START Records supplied

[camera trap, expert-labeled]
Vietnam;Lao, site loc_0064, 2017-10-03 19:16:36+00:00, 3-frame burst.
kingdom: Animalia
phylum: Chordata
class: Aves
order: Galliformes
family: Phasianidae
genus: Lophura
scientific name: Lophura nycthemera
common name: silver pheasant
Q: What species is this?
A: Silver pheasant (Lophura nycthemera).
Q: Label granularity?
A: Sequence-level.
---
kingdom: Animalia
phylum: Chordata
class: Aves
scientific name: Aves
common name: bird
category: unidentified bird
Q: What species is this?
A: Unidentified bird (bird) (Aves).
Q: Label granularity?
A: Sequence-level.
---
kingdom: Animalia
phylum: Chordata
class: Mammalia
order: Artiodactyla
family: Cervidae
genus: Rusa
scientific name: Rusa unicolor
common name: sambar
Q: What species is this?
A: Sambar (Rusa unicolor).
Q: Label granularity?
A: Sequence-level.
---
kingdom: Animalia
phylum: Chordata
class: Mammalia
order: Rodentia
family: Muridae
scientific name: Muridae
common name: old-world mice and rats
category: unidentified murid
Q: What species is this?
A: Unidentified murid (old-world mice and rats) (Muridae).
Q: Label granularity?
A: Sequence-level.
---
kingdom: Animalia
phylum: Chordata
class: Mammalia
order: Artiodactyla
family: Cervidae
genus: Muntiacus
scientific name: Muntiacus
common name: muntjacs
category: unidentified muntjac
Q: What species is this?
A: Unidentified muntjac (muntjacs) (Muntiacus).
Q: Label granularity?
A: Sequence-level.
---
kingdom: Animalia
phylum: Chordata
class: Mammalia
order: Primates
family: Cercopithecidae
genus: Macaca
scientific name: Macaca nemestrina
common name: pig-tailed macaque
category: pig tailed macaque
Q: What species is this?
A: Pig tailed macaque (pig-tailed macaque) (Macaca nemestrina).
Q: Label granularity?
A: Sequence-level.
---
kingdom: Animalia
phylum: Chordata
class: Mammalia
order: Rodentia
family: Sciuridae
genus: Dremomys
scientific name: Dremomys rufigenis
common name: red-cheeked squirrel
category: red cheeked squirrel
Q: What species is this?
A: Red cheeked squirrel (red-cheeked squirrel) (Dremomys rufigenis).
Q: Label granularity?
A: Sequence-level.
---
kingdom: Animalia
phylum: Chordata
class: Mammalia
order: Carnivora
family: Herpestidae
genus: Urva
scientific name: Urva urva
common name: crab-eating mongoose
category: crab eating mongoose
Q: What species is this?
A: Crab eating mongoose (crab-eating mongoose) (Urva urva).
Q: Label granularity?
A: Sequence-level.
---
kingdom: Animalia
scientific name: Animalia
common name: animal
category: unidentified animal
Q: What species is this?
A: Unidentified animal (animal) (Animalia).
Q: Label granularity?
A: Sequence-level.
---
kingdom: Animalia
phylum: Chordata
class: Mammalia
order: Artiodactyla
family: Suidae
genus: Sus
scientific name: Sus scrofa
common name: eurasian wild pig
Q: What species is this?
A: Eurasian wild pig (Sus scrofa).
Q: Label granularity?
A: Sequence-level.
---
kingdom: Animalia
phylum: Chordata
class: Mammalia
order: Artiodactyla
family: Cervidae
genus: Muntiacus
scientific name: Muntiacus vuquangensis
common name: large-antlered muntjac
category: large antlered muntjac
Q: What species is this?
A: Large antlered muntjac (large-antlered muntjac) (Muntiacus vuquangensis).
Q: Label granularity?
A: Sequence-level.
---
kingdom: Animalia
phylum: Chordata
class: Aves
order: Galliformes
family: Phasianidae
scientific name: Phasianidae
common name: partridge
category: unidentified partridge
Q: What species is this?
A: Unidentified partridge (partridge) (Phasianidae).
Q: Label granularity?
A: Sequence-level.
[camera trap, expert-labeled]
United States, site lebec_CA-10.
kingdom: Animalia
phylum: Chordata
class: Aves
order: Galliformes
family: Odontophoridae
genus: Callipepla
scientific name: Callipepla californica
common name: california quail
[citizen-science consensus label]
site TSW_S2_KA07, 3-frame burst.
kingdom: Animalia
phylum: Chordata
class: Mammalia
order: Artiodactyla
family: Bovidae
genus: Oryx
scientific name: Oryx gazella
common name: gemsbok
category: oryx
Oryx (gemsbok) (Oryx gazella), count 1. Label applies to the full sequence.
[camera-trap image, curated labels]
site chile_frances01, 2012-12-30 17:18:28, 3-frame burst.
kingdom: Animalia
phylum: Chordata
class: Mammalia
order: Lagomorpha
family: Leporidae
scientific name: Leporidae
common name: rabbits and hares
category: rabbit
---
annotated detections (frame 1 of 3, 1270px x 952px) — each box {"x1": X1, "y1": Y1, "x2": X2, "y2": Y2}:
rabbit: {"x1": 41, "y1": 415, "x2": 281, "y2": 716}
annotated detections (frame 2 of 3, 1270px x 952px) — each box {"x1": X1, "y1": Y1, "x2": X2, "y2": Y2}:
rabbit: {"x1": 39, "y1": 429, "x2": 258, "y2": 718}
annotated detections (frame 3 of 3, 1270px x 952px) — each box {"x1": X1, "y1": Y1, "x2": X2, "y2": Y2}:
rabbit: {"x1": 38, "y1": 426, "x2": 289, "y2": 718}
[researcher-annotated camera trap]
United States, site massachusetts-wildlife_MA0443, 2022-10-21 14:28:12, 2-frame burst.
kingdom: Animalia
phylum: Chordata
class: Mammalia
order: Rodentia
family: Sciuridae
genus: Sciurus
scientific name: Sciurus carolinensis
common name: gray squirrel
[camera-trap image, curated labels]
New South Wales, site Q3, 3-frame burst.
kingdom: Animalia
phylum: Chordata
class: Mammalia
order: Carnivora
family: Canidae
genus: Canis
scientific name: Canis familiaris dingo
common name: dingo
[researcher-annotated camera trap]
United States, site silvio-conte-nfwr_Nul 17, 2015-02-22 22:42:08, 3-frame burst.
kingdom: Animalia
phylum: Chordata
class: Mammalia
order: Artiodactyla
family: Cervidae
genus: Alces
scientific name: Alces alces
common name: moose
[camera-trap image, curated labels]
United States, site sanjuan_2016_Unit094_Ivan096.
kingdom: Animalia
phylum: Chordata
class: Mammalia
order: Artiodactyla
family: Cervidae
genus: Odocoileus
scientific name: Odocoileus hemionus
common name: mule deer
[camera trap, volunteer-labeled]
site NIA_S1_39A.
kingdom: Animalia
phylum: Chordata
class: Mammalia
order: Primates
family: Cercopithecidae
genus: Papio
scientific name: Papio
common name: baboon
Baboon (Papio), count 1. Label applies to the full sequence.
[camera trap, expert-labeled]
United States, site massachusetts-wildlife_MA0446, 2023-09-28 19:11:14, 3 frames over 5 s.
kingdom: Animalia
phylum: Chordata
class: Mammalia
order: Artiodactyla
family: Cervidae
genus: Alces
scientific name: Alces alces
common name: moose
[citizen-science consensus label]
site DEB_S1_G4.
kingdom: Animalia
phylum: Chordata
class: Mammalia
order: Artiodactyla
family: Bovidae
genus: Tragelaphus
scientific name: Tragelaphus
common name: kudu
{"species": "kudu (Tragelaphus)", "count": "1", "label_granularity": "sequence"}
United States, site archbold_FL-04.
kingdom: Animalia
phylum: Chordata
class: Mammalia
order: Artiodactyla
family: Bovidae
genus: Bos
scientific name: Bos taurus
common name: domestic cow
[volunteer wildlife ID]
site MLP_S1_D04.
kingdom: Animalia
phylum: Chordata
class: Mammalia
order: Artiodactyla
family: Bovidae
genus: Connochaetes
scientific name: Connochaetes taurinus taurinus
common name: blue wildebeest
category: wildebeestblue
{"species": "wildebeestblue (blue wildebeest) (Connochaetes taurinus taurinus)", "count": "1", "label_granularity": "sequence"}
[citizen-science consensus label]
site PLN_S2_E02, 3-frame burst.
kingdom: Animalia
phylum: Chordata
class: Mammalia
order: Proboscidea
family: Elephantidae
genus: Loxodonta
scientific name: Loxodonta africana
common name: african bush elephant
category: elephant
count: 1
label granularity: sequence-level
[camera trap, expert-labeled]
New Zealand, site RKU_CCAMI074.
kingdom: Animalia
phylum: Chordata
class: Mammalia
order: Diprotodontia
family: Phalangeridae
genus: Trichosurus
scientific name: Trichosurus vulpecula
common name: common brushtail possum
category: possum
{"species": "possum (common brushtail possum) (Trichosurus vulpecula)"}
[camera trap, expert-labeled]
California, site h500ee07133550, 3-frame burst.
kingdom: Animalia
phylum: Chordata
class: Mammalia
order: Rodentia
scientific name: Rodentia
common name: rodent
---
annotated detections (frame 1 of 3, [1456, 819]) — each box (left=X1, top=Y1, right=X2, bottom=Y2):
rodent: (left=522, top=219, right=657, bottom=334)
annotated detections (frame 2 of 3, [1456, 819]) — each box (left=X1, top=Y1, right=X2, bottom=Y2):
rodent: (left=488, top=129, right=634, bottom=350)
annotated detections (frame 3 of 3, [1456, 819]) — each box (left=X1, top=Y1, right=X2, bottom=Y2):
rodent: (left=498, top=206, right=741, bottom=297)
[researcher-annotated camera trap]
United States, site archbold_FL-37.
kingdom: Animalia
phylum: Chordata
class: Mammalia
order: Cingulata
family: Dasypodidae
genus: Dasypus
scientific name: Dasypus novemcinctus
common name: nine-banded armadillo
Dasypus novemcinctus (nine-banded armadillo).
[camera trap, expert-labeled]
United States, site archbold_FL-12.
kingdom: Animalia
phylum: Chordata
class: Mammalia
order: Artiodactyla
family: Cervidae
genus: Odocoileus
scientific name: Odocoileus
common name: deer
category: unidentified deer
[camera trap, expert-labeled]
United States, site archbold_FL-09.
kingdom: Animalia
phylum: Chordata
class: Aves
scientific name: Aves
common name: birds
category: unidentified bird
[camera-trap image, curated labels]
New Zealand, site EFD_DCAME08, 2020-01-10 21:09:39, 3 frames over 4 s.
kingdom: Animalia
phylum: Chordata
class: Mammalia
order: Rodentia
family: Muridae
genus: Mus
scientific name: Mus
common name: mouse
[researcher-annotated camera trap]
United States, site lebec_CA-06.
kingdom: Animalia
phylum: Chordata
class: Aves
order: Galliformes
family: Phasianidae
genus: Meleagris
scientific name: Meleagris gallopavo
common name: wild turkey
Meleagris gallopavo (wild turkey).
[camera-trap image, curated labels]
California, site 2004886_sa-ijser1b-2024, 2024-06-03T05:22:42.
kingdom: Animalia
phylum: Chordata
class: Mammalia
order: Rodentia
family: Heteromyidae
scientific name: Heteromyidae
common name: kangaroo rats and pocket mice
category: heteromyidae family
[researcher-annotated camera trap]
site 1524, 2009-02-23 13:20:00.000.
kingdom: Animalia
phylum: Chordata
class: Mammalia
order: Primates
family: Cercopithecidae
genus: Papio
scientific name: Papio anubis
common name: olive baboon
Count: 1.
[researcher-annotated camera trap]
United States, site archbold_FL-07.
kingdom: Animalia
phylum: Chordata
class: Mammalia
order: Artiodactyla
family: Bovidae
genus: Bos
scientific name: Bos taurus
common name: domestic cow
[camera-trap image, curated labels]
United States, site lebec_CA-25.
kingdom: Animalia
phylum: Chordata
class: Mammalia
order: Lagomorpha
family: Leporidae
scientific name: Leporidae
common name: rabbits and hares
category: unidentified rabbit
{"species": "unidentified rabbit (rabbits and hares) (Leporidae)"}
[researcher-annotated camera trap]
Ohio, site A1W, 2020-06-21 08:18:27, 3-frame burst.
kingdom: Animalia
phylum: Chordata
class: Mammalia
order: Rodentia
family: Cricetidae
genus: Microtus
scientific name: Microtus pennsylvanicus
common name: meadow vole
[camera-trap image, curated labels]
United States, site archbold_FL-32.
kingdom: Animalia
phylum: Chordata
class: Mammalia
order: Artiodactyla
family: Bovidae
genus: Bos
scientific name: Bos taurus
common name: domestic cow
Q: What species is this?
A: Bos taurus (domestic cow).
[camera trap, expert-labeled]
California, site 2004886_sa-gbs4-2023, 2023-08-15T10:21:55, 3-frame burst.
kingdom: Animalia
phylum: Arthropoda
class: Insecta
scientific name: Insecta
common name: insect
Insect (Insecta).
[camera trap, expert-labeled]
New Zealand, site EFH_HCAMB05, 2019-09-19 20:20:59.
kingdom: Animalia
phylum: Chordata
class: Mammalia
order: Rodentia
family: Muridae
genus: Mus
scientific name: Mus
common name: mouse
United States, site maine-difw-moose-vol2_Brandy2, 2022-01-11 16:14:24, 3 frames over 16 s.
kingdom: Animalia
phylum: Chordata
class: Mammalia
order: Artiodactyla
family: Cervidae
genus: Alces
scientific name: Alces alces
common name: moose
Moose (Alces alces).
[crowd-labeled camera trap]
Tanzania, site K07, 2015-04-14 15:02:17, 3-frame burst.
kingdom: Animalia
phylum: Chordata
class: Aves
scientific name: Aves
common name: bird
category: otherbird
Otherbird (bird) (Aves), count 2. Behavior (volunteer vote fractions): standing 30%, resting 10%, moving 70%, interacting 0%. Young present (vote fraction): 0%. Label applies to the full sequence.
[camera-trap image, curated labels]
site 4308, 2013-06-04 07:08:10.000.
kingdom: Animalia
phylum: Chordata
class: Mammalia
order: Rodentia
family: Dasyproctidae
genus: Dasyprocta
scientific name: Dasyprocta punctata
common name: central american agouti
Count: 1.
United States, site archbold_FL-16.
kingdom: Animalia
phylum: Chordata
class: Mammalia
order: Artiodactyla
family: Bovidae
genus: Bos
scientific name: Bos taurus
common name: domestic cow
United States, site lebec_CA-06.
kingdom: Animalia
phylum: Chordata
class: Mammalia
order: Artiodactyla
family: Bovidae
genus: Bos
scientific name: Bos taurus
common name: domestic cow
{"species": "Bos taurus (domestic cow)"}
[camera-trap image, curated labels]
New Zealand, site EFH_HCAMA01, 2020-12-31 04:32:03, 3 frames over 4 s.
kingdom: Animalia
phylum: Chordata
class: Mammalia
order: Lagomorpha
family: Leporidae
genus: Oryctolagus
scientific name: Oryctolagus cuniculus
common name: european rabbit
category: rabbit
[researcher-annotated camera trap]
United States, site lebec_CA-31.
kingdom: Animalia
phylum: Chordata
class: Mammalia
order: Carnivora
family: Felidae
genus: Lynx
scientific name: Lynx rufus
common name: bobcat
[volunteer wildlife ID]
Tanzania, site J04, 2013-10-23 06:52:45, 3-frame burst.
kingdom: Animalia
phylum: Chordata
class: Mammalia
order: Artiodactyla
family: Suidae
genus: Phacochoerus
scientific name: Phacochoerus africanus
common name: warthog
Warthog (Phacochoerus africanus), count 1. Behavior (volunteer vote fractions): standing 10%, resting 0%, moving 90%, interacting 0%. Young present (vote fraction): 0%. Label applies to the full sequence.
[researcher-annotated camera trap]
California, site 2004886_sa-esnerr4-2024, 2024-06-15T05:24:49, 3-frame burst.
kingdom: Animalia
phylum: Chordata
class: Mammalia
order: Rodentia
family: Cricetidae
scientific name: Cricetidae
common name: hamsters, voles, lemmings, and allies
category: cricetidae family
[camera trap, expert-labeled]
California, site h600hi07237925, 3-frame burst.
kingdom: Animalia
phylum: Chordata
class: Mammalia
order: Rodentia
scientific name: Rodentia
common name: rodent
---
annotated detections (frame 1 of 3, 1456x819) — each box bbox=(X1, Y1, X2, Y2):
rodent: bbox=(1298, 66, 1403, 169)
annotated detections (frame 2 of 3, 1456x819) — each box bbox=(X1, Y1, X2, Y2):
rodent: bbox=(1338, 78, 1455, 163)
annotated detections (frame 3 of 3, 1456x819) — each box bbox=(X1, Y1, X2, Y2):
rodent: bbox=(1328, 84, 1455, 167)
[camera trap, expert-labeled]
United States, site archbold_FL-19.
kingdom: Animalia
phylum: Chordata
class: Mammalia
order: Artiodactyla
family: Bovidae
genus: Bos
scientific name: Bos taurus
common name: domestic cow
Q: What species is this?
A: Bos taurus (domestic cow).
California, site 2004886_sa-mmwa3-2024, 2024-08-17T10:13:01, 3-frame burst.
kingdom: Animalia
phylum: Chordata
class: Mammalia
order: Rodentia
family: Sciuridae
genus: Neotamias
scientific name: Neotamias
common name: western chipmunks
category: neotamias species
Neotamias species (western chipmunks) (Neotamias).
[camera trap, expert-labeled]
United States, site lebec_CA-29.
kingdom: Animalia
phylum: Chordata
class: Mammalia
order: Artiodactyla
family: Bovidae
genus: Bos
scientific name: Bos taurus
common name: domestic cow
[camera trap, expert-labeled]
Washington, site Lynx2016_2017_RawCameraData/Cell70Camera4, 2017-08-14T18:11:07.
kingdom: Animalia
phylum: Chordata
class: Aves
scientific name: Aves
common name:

END Records supplied

- Description of the task
Copy out each line of the data in which the word "kudu" appears.

- Result for this exercise
common name: kudu
{"species": "kudu (Tragelaphus)", "count": "1", "label_granularity": "sequence"}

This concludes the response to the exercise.